===== Records for processing =====

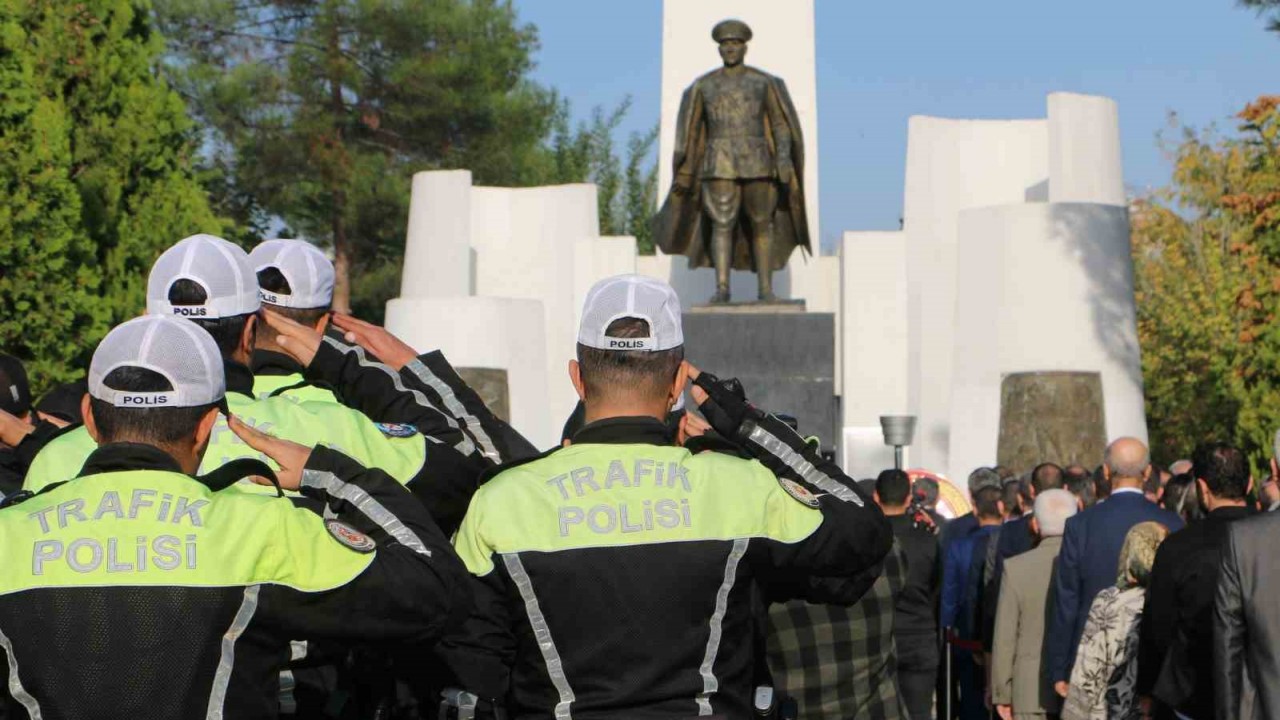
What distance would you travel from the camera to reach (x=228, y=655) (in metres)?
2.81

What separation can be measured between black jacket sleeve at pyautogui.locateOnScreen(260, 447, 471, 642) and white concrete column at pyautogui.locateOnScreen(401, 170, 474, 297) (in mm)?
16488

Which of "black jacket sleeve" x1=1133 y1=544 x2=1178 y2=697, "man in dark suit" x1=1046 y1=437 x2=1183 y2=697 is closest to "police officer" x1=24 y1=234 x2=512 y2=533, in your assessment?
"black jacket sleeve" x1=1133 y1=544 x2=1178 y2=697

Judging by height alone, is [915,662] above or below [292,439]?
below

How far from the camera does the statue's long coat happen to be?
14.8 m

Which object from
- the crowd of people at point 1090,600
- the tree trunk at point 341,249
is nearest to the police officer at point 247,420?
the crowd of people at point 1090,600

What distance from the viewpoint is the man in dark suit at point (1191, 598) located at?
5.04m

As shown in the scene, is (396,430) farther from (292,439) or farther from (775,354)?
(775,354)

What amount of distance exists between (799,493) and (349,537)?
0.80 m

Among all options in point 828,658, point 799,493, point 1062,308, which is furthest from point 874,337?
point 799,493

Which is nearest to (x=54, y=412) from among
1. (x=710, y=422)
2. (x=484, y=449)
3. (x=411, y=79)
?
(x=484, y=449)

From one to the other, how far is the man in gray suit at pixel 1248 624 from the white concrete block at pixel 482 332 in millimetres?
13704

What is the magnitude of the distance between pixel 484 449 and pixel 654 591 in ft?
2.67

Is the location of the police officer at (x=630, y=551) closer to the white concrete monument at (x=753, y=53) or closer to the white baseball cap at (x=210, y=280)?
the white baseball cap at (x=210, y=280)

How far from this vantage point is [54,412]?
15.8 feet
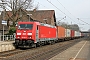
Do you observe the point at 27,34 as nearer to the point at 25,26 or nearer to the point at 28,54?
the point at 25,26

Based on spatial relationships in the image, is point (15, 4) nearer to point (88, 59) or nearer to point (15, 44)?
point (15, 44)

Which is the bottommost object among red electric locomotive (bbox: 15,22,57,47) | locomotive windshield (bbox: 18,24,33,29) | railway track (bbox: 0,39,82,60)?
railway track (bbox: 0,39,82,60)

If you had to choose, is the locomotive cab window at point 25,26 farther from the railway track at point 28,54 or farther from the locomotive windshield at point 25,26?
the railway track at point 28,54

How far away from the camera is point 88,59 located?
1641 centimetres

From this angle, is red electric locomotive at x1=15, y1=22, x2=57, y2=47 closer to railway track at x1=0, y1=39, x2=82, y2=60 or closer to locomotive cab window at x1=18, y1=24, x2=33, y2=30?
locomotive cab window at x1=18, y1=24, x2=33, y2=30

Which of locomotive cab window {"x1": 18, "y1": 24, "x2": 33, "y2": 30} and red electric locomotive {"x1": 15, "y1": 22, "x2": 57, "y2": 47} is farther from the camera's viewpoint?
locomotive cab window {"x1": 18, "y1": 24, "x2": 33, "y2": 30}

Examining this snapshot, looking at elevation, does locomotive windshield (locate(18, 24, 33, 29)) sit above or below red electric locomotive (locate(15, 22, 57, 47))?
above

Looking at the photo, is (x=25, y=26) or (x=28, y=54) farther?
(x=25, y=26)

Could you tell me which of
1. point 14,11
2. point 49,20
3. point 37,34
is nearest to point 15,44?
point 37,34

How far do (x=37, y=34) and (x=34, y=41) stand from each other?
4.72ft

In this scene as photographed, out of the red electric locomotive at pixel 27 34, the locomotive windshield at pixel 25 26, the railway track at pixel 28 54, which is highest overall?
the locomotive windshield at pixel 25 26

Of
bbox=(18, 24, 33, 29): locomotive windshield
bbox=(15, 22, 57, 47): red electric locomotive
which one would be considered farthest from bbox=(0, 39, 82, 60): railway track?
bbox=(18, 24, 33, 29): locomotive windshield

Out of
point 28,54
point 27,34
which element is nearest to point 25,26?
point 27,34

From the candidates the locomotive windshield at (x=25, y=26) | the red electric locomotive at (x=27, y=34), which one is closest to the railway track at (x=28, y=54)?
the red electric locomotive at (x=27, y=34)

=====

Aim of the exercise
Convert the lines from the line with "How far away" to the line with "1641 centimetres" into a JSON list of strings, one string per line, omitting blank lines.

Full response
[
  "How far away from the camera is point 88,59 located?",
  "1641 centimetres"
]